Armini, the university’s senior vice president for External Affairs, offers insight during a panel featuring Northeastern student entrepreneurs.
Michael Armini has learned a thing or two about brand building. From his early days as a press secretary in the frenetic world of Capitol Hill, to posts overseeing central marketing and communications teams in higher education, many of the lessons learned carried over.
“A campaign for public office is the ultimate personal branding challenge because you are selling yourself,” says Armini, senior vice president for external affairs at Northeastern, during a panel discussion hosted by Northeastern’s student Entrepreneurs Club.

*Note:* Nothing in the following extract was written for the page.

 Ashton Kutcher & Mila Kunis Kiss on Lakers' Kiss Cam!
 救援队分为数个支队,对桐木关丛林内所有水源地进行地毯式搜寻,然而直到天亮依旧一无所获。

Whether you’re in charge of a global business overseeing a multi-billion-dollar budget, or a solo content creator on TikTok, the nuts and bolts of brand building — identity, consistency, authenticity — still apply.
On a panel featuring Northeastern entrepreneurs, Armini elaborated on some of those key tenets:
The work of building what Armini calls a knowledge brand, he says, is a “brick-by-brick process.” Once the core aspects and values of your brand — what’s often described as brand “pillars” — are clearly defined, it takes on an identity.

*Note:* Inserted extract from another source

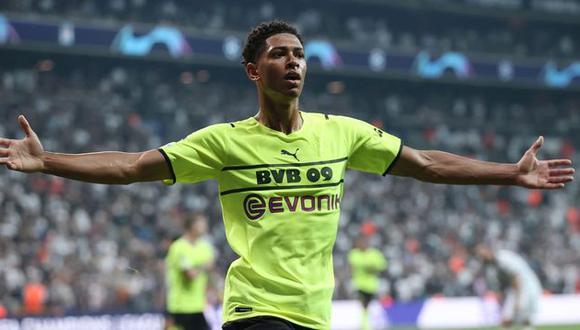 Jude Bellingham está disputando su segunda temporada con el Borussia Dortmund. (Foto: AFP)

Simply put, brand identity is who you are. Brands often undergo changes (rebranding) and adopt new tools as technology evolves. But fundamentally, the core ethos stays the same.
“Obviously, the tools change all the time,” Armini says. “But who you are shouldn’t change that often.”
It goes without saying: when it comes to your brand interacting with customers or the broader public, authenticity is key. “If you’re faking it, nobody is going to buy what you’re selling,” Armini says.
Another way to think about authenticity is trustworthiness, a measure of the degree to which a brand’s messaging is perceived to be in line with its products, actions and ideals. The way to build up that brand trust, Amini suggests, is through consistency and repetition.
In the case of Northeastern University — a knowledge brand built on ideas — Armini emphasized the importance of storytelling in forging brand authenticity. He says the university does that work through earned media coverage and in-house organs such as Northeastern Global News, marketing campaigns and social media.
“We don’t do this work randomly, we really have a couple of key differentiators that we focus on: experiential learning, research and being global in all that we do,” Armini says. “If you hammer those themes, and do it repeatedly, the brand can become solidified.”
When an organization expands, it can be difficult to coordinate teams across space and time. That is where brand governance comes in, or the way complex organizations try to ensure that all of the parts are working in harmony to advance the brand.
To keep pace with Northeastern’s growth across its 13 global campuses, Amini and his colleagues have tried to harmonize messaging and operations as much as possible to ensure consistency.
“If you’re working with a really big organization, this is one of the biggest challenges you’re going to deal with,” Armini says. “It’s important to remember that, no matter how you’re set up internally, to the outside world your organization is one entity — one brand. The world doesn’t care about your org chart.”
“You never get better at the things you don’t measure,” Armini says. “And we measure everything.”
It’s true: the availability of digital analytics has provided brands with the means of assessing performance, tracking goals and adjusting strategies. “Before, it was all impressionistic,” he says.
It’s another truism in brand building: “The more you build, the more you have to protect.” And crisis management is just a fact of life in a world of digital branding.
As brands look to try to head off negative publicity, Armini cautions them not to get ahead of themselves: “Don’t break into jail.”
“What that means is: don’t do things that inadvertently publicize a crisis,” Armini says. “If there is a contained crisis happening, and maybe 500 people know about it, don’t send an email out to 50,000 people, effectively notifying them.”
During a crisis, one measure of success is “how quickly can you get the facts,” and “how clearly you get your message out there.”